> Document extract
....................

Perry and Harriet lived in Washington, DC, until September, 1944, when he was drafted in the Navy as a Radio Technician Trainee because of his amateur radio experience. After Boot Camp at Great Lakes Naval Training Station in Illinois, Perry attended a series of Navy radio schools. He graduated from the Radio Materiel School at the Naval Research Laboratory in Washington, DC, as an Electronic Technician’s Mate 2nd Class in January, 1946. His training included radar and sonar, along with transmitters and receivers for voice and Morse code, and he was the third man in his class.

Upon graduation Perry was sent to the Algiers Naval Base at New Orleans, Louisiana, a radio maintenance facility for US Navy installations in the Gulf area. In March, 1946, Perry was discharged from the Navy. He returned to his previous job at C&P Telephone, living in the house that he and Harriet had bought in Prince George’s County, Maryland while he was at the Navy radio school in Washington, DC. In 1948 Perry transferred to the C&P Radio and TV Center.

This location was the control point for local wire channels for radio and TV broadcasting and mobile radio service, and for temporary microwave relay of remote TV pickups. In 1949 this center handled President Truman’s inauguration, the first time that this event had been televised. Later in 1949, Perry was transferred to work on the new A4A four-wire toll switching system being installed in Washington.

Perry was promoted 1953 to a management job in C&P Engineering to work on Transmission Engineering for TV and radio services. He was responsible for planning the local network of 50 temporary TV channels in 1957 for President Eisenhower’s second inauguration. Other duties included clearing cases of noise and interference to telephone systems and designing special circuits. In later years Perry became involved in systems engineering for high-speed digital channels and other services for various three-letter US Government agencies, as well as the White House.

Perry retired from C&P Telephone on September 9, 1981, at the age of 61, after 41 years and 9 months of service. He and Harriet moved to the Winchester area on July 31, 1982, to live happily ever after. His hobbies included amateur radio, photography, and astronomy. Perry enjoyed going on group hikes organized by Frederick and Clarke Counties, and made many friends on these outings. He has collected stories of 293 of these hikes from 1983 to his last hike in 2005, when he was 85. They are in three-ring binders labeled Hikes, Nature Walks, and Other Outdoor Adventures of Perry F. Crabill, Jr.

....................

> Problem 1
According to the biography excerpt, on what date did Perry retire from C&P Telephone?
> Problem 2
Duplicate the biography excerpt from "Perry and Harriet" up to and including "in his class.".

> Data shown
....................

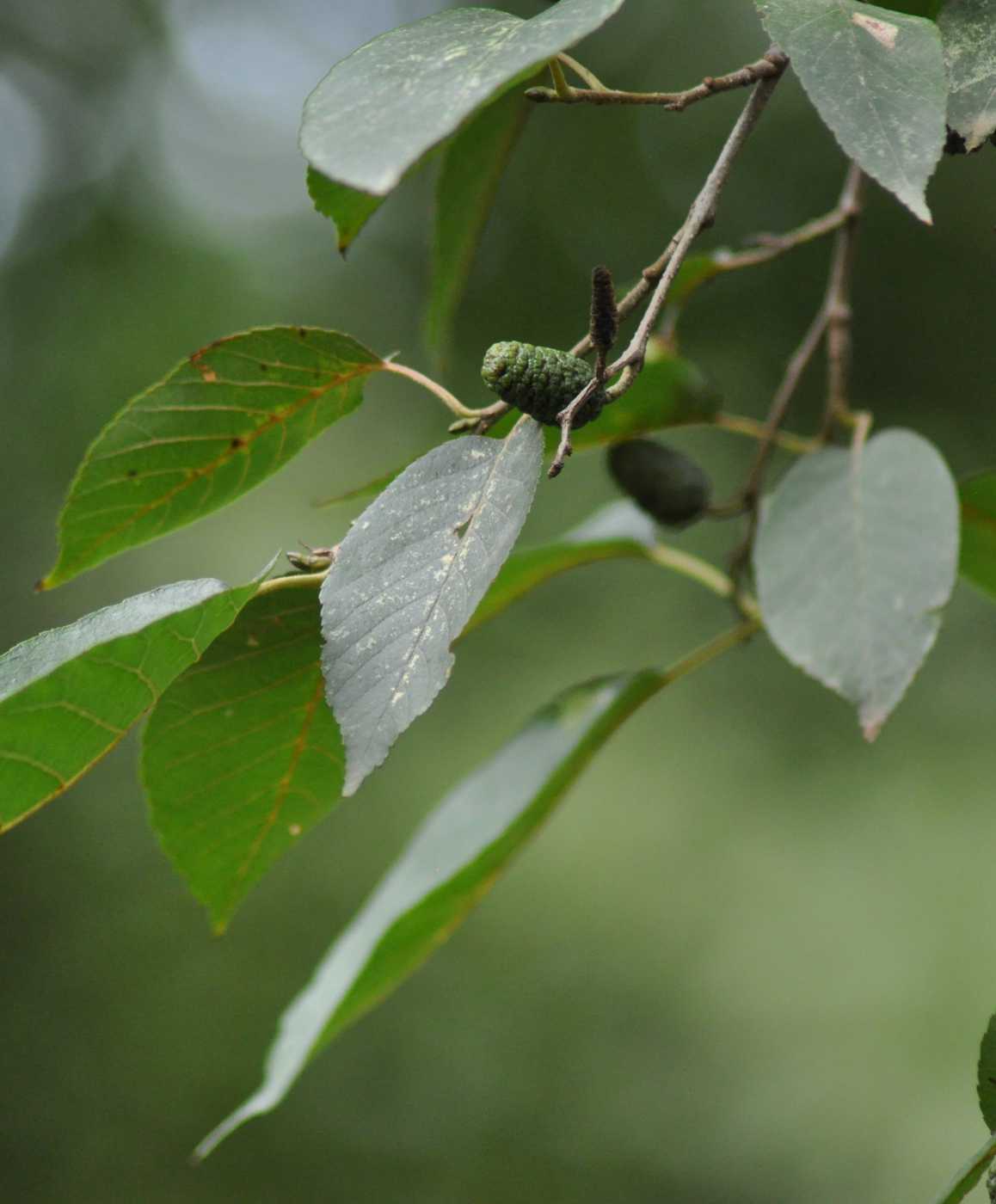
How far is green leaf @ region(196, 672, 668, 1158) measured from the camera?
0.84 metres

....................

> Right answer 1
September 9, 1981.

> Right answer 2
Perry and Harriet lived in Washington, DC, until September, 1944, when he was drafted in the Navy as a Radio Technician Trainee because of his amateur radio experience. After Boot Camp at Great Lakes Naval Training Station in Illinois, Perry attended a series of Navy radio schools. He graduated from the Radio Materiel School at the Naval Research Laboratory in Washington, DC, as an Electronic Technician’s Mate 2nd Class in January, 1946. His training included radar and sonar, along with transmitters and receivers for voice and Morse code, and he was the third man in his class.